▸ **CHALLENGE**: Can you set out the lines as a Markdown table with the columns "Row" and "Line", starting with the line that contains "What is the point" and going on through the end of the items, leaving out blank lines?

▸ **WORKING DATA**:
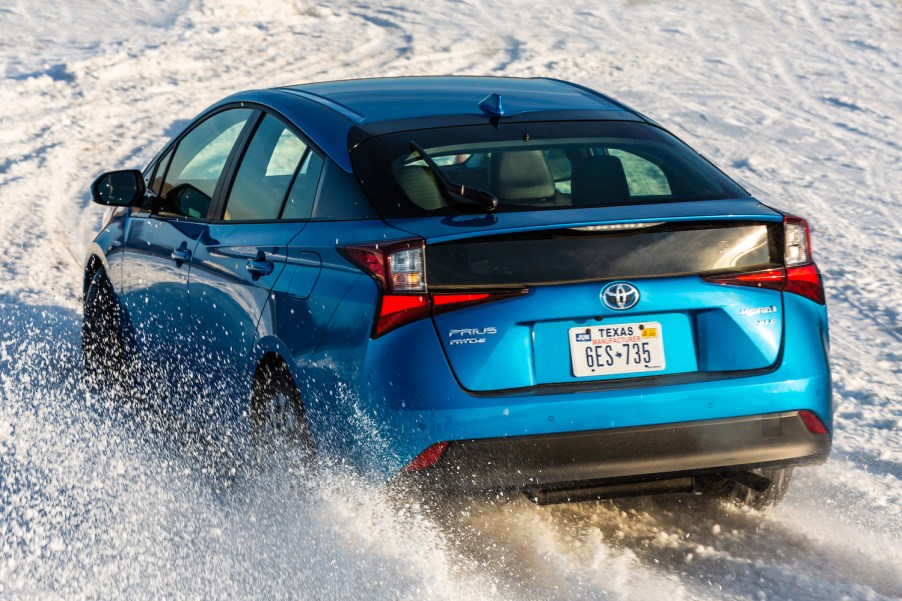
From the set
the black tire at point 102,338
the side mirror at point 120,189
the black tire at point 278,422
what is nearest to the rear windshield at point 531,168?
the black tire at point 278,422

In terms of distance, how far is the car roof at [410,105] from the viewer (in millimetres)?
4453

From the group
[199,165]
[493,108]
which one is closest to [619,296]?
[493,108]

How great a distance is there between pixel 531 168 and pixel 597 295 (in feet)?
2.39

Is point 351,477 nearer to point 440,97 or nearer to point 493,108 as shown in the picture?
point 493,108

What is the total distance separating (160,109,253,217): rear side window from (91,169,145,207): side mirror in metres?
0.12

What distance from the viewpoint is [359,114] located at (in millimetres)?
4594

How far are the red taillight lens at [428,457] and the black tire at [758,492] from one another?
121 centimetres

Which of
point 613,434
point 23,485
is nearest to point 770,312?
point 613,434

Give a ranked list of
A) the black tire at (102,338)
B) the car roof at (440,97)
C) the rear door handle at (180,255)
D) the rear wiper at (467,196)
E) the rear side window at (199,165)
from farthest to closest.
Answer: the black tire at (102,338) < the rear side window at (199,165) < the rear door handle at (180,255) < the car roof at (440,97) < the rear wiper at (467,196)

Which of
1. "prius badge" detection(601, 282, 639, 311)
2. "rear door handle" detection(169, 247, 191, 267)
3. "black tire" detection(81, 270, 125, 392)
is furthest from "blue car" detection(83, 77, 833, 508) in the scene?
"black tire" detection(81, 270, 125, 392)

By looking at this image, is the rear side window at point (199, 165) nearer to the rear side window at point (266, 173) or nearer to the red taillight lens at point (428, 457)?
the rear side window at point (266, 173)

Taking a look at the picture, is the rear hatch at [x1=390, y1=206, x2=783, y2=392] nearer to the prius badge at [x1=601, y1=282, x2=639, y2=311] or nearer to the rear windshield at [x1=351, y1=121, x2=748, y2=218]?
the prius badge at [x1=601, y1=282, x2=639, y2=311]

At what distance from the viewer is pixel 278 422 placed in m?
4.34

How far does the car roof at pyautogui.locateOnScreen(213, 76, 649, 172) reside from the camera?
14.6 feet
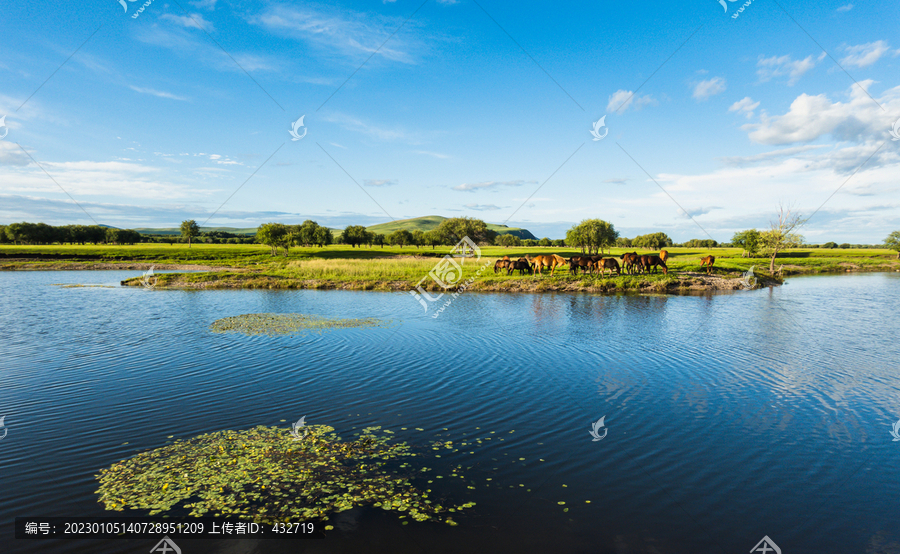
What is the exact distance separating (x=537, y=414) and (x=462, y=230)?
4148 inches

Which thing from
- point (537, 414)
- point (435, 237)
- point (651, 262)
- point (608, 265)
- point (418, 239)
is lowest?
point (537, 414)

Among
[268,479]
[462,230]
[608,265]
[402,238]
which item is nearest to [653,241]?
[462,230]

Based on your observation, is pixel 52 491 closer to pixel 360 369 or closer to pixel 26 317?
pixel 360 369

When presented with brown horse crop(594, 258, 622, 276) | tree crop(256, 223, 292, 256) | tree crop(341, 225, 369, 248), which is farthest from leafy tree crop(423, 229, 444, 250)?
brown horse crop(594, 258, 622, 276)

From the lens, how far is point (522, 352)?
19.9m

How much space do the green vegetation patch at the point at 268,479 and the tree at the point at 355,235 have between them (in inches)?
5360

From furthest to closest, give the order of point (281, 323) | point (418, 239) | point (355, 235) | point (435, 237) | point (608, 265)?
point (418, 239) < point (355, 235) < point (435, 237) < point (608, 265) < point (281, 323)

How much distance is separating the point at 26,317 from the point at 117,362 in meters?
16.8

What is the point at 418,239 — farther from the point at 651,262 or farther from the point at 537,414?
the point at 537,414

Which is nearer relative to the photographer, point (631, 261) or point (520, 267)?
point (631, 261)

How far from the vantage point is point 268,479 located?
8.80m

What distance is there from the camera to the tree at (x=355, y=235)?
472ft

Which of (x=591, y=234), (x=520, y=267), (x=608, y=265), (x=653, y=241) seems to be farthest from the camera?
(x=653, y=241)

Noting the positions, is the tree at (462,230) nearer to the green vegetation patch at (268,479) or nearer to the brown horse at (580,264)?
the brown horse at (580,264)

▸ **EXERCISE RESULT**:
| Row | Line |
|---|---|
| 1 | What is the point at 418,239 — farther from the point at 651,262 or farther from the point at 537,414? |
| 2 | the point at 537,414 |
| 3 | Which is nearer relative to the photographer, point (631, 261) or point (520, 267)? |
| 4 | point (631, 261) |
| 5 | How far from the vantage point is point 268,479 located? |
| 6 | 8.80m |
| 7 | What distance is there from the camera to the tree at (x=355, y=235)? |
| 8 | 472ft |
| 9 | Which of (x=591, y=234), (x=520, y=267), (x=608, y=265), (x=653, y=241) seems to be farthest from the camera? |
| 10 | (x=653, y=241) |
| 11 | Noting the positions, is the tree at (462,230) nearer to the green vegetation patch at (268,479) or nearer to the brown horse at (580,264)? |
| 12 | the brown horse at (580,264) |